■ Gestellte Aufgabe ■
Übertrage aus dem folgenden Material die Zeilen unverändert, beginnend mit der Zeile, die „Considering pixel 206“ enthält, bis einschließlich der Zeile, die „point 590,353, point 493,344, point 411,354“ enthält. Bilder sind in der Ausgabe wegzulassen.

[Fragen zu Szenen in Bildern]
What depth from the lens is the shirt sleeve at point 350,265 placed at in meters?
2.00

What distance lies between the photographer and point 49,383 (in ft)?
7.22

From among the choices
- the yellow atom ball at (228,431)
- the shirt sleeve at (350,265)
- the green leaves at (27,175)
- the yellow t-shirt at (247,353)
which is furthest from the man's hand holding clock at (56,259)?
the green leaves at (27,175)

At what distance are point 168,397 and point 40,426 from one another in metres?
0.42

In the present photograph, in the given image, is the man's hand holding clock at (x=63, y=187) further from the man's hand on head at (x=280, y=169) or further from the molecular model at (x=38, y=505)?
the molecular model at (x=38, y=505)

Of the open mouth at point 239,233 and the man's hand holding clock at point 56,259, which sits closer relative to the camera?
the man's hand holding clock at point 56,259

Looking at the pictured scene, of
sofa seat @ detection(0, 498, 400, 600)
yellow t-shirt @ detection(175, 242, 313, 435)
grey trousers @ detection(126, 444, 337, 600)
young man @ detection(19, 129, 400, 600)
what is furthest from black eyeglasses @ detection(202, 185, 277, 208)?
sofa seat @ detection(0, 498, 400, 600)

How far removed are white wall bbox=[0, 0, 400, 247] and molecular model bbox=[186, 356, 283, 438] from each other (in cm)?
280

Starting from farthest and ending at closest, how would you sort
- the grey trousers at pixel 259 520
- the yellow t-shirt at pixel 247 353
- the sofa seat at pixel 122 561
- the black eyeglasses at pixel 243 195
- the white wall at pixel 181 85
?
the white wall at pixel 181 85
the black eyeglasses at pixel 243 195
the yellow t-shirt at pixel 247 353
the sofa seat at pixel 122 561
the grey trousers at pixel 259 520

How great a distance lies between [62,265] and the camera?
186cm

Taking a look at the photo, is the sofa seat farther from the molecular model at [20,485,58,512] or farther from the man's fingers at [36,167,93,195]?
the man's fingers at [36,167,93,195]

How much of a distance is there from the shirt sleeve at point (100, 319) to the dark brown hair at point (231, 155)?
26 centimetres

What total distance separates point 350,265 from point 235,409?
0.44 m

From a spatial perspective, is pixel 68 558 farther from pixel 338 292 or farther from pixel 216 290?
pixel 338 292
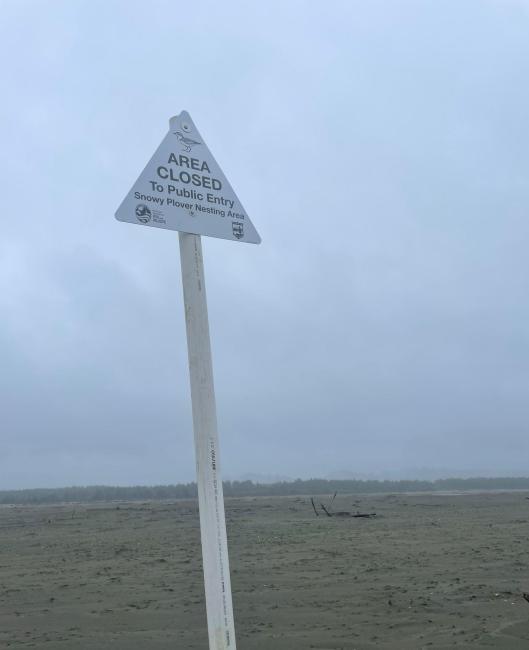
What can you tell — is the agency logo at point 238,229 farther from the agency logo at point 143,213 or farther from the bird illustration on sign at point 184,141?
the agency logo at point 143,213

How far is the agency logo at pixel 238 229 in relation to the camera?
15.6 ft

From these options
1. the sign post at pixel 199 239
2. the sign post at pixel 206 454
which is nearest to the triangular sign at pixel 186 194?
the sign post at pixel 199 239

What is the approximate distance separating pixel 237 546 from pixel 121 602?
6870 millimetres

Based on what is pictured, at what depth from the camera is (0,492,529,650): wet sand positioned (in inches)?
298

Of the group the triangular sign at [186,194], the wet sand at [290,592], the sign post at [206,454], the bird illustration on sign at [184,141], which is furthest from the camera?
the wet sand at [290,592]

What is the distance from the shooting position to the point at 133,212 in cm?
422

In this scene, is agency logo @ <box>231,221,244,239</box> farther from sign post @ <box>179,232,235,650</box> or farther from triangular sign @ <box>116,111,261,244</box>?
sign post @ <box>179,232,235,650</box>

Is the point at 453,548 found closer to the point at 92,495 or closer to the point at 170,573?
the point at 170,573

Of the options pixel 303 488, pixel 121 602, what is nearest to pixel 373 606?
pixel 121 602

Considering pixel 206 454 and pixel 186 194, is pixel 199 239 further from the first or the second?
pixel 206 454

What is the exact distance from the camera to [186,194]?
4496 millimetres


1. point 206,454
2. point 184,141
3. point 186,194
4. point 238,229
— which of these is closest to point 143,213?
point 186,194

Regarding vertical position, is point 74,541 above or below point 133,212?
below

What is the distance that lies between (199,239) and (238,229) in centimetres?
35
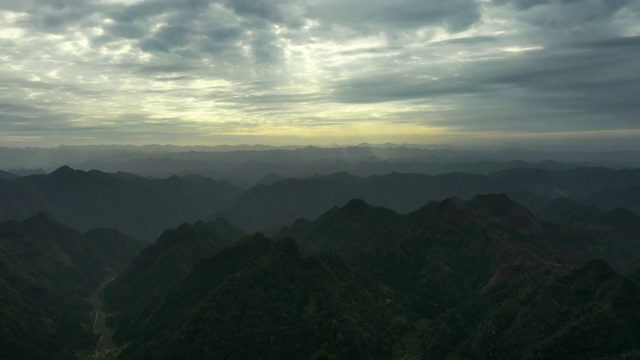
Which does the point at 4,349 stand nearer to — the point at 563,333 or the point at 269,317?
the point at 269,317

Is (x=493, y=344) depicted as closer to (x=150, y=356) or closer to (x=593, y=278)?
(x=593, y=278)

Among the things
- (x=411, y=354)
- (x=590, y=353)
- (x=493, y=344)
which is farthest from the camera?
(x=411, y=354)

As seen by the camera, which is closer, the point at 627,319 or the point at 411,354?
the point at 627,319

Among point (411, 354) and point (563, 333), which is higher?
point (563, 333)

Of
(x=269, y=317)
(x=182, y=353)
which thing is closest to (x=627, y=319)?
(x=269, y=317)

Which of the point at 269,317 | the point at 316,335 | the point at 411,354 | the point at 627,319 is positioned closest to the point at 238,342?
the point at 269,317

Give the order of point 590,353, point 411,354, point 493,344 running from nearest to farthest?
point 590,353, point 493,344, point 411,354

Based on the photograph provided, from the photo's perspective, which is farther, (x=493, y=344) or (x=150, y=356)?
(x=150, y=356)

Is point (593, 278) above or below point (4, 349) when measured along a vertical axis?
above

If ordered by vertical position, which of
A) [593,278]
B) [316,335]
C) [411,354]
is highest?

■ Die Antwort ■
Considering pixel 206 454 and pixel 186 194, is pixel 199 239 further from the first or the second?
pixel 206 454

What is the exact distance from the camera to [186,194]?
4496 millimetres


1. point 206,454
2. point 184,141
3. point 186,194
4. point 238,229
— which of these is closest to point 143,213?
point 186,194

Regarding vertical position, is point 74,541 above or below point 133,212?
below

What is the distance that lies between (199,239) and (238,229) in centimetres?
35
Which does the point at 4,349 stand nearer to — the point at 563,333 or the point at 269,317?
the point at 269,317

Is (x=493, y=344) depicted as closer to (x=150, y=356) or closer to (x=593, y=278)?
(x=593, y=278)

Among the things
- (x=411, y=354)
- (x=590, y=353)
- (x=493, y=344)
which is farthest from the camera?
(x=411, y=354)

As seen by the camera, which is closer, the point at 627,319 or the point at 411,354?
the point at 627,319

Among point (411, 354) and point (563, 333), which is higher?
point (563, 333)

Of
(x=269, y=317)
(x=182, y=353)
which thing is closest to (x=627, y=319)?
(x=269, y=317)

Which of the point at 269,317 | the point at 316,335 | the point at 411,354 | the point at 627,319 is positioned closest to the point at 238,342?
the point at 269,317

Give the order of point 590,353, point 411,354, point 493,344 running from nearest to farthest?
point 590,353, point 493,344, point 411,354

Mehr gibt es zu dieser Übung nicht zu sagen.